(PROBLEM SET)
(1) Name every Perl module mentioned in the Email::Find documentation, not counting Email::Find itself.
(2) Rewrite the Email::Find documentation from "The callback is" up to and including "to URI::Find's find_uris().", with "handler" in place of "callback" each time it occurs.
(3) Write the next part of the Email::Find documentation, picking up right after its final sentence.

(GIVEN PASSAGE)
Codebase list libemail-find-perl / HEAD
HEAD

Tree @HEAD (Download .tar.gz)

NAME
    Email::Find - Find RFC 822 email addresses in plain text

SYNOPSIS
      use Email::Find;

      # new object oriented interface
      my $finder = Email::Find->new(\&callback);
      my $num_found - $finder->find(\$text);

      # good old functional style
      $num_found = find_emails($text, \&callback);

DESCRIPTION
    Email::Find is a module for finding a *subset* of RFC 822 email
    addresses in arbitrary text (see the section on "CAVEATS"). The
    addresses it finds are not guaranteed to exist or even actually be email
    addresses at all (see the section on "CAVEATS"), but they will be valid
    RFC 822 syntax.

    Email::Find will perform some heuristics to avoid some of the more
    obvious red herrings and false addresses, but there's only so much which
    can be done without a human.

METHODS
    new
          $finder = Email::Find->new(\&callback);

        Constructs new Email::Find object. Specified callback will be called
        with each email as they're found.

    find
          $num_emails_found = $finder->find(\$text);

        Finds email addresses in the text and executes callback registered.

        The callback is given two arguments. The first is a Mail::Address
        object representing the address found. The second is the actual
        original email as found in the text. Whatever the callback returns
        will replace the original text.

FUNCTIONS
        For backward compatibility, Email::Find exports one function,
        find_emails(). It works very similar to URI::Find's find_uris().

EXAMPLES
          use Email::Find;

          # Simply print out all the addresses found leaving the text undisturbed.
          my $finder = Email::Find->new(sub {
                                            my($email, $orig_email) = @_;
                                            print "Found ".$email->format."\n";
                                            return $orig_email;
                                        });
          $finder->find(\$text);

          # For each email found, ping its host to see if its alive.
          require Net::Ping;
          $ping = Net::Ping->new;
          my %Pinged = ();
          my $finder = Email::Find->new(sub {
                                            my($email, $orig_email) = @_;
                                            my $host = $email->host;
                                            next if exists $Pinged{$host};
                                            $Pinged{$host} = $ping->ping($host);
                                        });

          $finder->find(\$text);

          while( my($host, $up) = each %Pinged ) {
              print "$host is ". $up ? 'up' : 'down' ."\n";
          }

          # Count how many addresses are found.
          my $finder = Email::Find->new(sub { $_[1] });
          print "Found ", $finder->find(\$text), " addresses\n";

          # Wrap each address in an HTML mailto link.
          my $finder = Email::Find->new(
              sub {
                  my($email, $orig_email) = @_;
                  my($address) = $email->format;
                  return qq|<a href="mailto:$address">$orig_email</a>|;
              },
          );
          $finder->find(\$text);

SUBCLASSING
        If you want to change the way this module works in finding email
        address, you can do it by making your subclass of Email::Find, which
        overrides "addr_regex" and "do_validate" method.

        For example, the following class can additionally find email
        addresses with dot before at mark. This is illegal in RFC822, see
        the Email::Valid::Loose manpage for details.

(DATA BLOCK)
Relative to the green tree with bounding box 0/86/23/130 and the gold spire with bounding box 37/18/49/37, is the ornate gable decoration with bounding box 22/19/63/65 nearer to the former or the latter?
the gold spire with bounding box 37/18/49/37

(PER-TASK OUTPUTS)
(1) Mail::Address, URI::Find, Net::Ping, Email::Valid::Loose

(2)
The handler is given two arguments. The first is a Mail::Address
        object representing the address found. The second is the actual
        original email as found in the text. Whatever the handler returns
        will replace the original text.

FUNCTIONS
        For backward compatibility, Email::Find exports one function,
        find_emails(). It works very similar to URI::Find's find_uris().

(3)
          package Email::Find::Loose;
          use base qw(Email::Find);
          use Email::Valid::Loose;

          # should return regex, which Email::Find will use in finding
          # strings which are "thought to be" email addresses
          sub addr_regex {
              return $Email::Valid::Loose::Addr_spec_re;
          }

          # should validate $addr is a valid email or not.
          # if so, return the address as a string.
          # else, return undef
          sub do_validate {
              my($self, $addr) = @_;
              return Email::Valid::Loose->address($addr);
          }

        Let's see another example, which validates if the address is an
        existent one or not, with Mail::CheckUser module.

          package Email::Find::Existent;
          use base qw(Email::Find);
          use Mail::CheckUser qw(check_email);

          sub do_validate {
              my($self, $addr) = @_;
              return check_email($addr) ? $addr : undef;
          }

CAVEATS
        Why a subset of RFC 822?
            I say that this module finds a *subset* of RFC 822 because if I
            attempted to look for *all* possible valid RFC 822 addresses I'd
            wind up practically matching the entire block of text! The
            complete specification is so wide open that its difficult to
            construct soemthing that's *not* an RFC 822 address.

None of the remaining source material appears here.